» **Directions**
All entries should be copied exactly; the pictures stay out.

[Opening Records provided section]

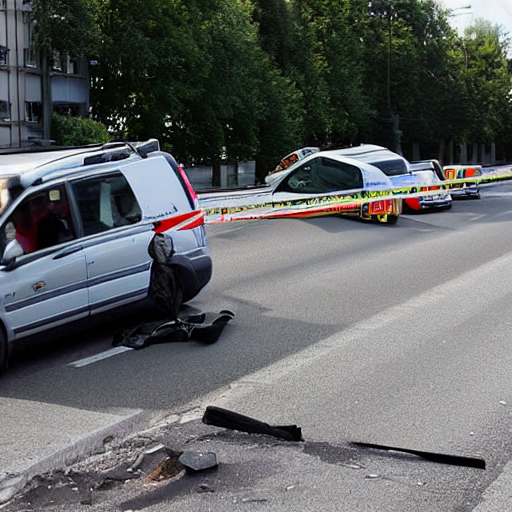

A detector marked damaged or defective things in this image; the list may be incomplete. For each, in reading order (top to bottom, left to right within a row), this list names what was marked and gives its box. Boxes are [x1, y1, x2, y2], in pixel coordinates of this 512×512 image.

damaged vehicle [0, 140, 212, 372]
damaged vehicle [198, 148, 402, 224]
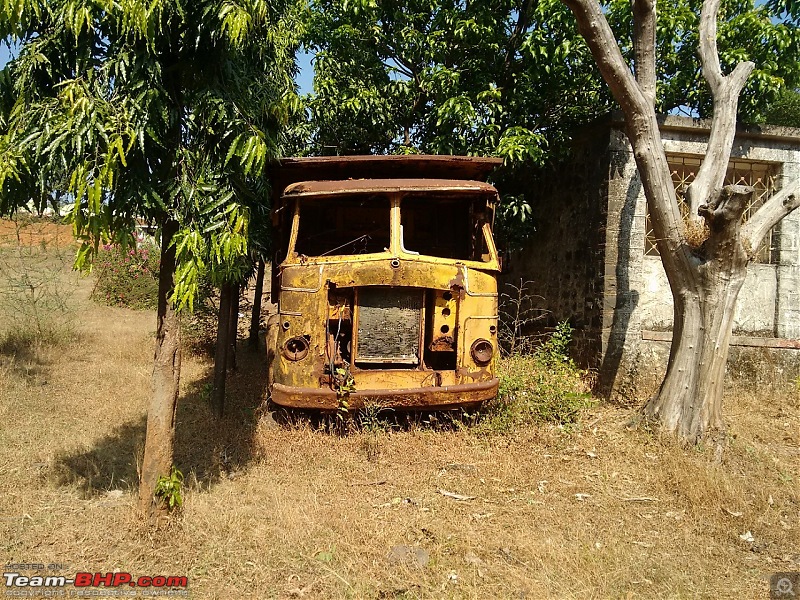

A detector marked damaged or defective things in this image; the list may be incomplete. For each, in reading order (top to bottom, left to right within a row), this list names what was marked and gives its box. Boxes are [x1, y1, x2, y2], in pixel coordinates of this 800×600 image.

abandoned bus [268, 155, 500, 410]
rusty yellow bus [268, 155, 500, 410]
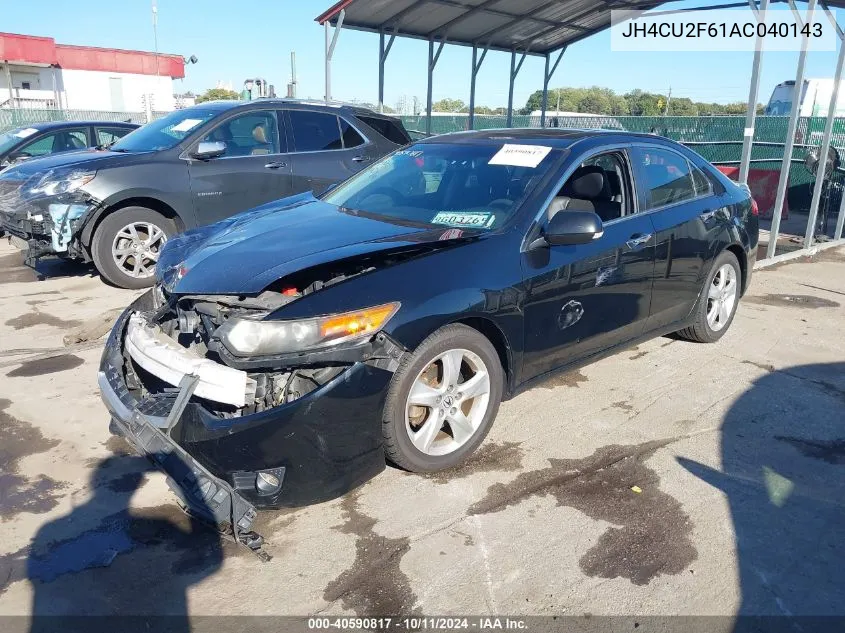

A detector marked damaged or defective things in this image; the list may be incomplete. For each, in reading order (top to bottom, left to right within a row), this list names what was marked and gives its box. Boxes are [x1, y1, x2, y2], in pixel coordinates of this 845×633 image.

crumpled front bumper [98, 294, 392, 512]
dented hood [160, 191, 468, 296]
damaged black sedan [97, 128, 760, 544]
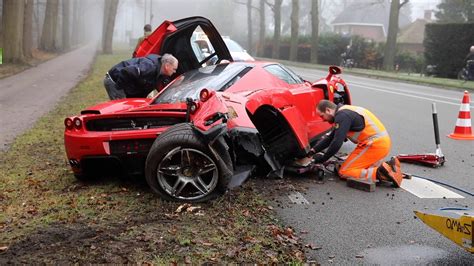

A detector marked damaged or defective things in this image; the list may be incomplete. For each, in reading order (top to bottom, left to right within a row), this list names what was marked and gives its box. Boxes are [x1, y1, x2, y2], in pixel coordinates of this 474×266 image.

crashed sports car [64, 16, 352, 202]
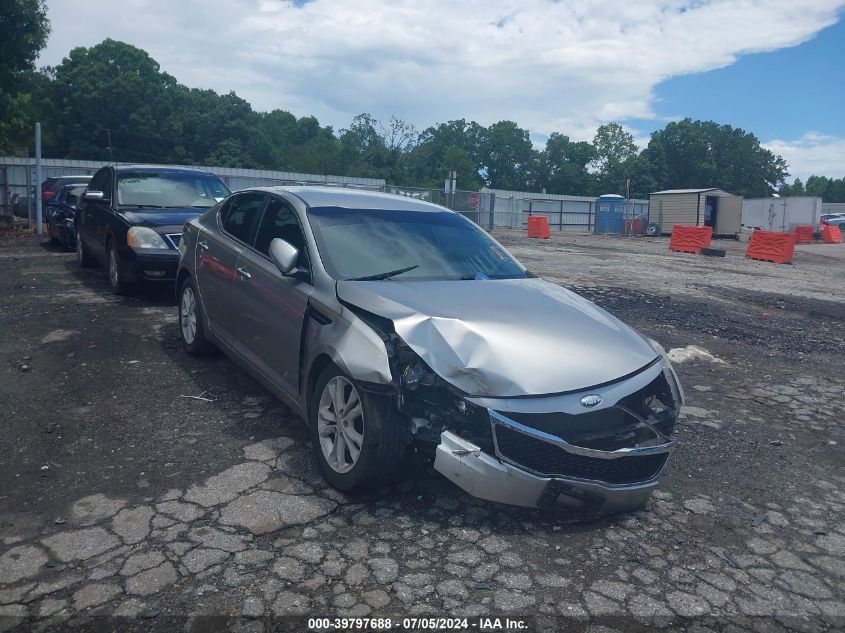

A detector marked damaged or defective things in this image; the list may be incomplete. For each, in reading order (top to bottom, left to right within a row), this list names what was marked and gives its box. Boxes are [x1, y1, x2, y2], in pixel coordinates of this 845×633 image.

[Closing Records provided section]

» **Response to this task**
A detector marked damaged or defective things in this image; the list may be incomplete. For each, in reading order (top to bottom, left to right within a row), this list names what was marked and gives its box. Boxes are [x1, y1, x2, y2], in pixel coordinates of this 512×512 image.

damaged vehicle [0, 140, 212, 372]
damaged vehicle [198, 148, 402, 224]

A detector marked damaged or defective things in this image; the list may be incomplete. For each, in reading order (top to bottom, left to right within a row), this list names what was marked and gives its box. Boxes are [x1, y1, x2, y2], in pixel coordinates of this 800×600 image.

abandoned bus [268, 155, 500, 410]
rusty yellow bus [268, 155, 500, 410]

A detector marked damaged or defective things in this image; the list may be incomplete. For each, in reading order (top to bottom, left to right within a row), this list names what was marked and gives its box. Boxes are [x1, y1, x2, y2], in pixel coordinates of this 845×633 image.

crumpled front bumper [98, 294, 392, 512]
dented hood [160, 191, 468, 296]
damaged black sedan [97, 128, 760, 544]

A detector marked damaged or defective things in this image; the list may be incomplete. For each, in reading order (top to bottom, left to right within a row), this list names what was marked and gives its box. Boxes are [x1, y1, x2, y2], in pixel coordinates of this 474×266 image.

crashed sports car [64, 16, 352, 202]

A detector marked damaged or defective things in this image; the list may be incomplete. For each, in reading order (top to bottom, left to right within a row), this list names what was marked and gives its box. Boxes are [x1, y1, x2, y2], in pixel coordinates of this 845×633 image.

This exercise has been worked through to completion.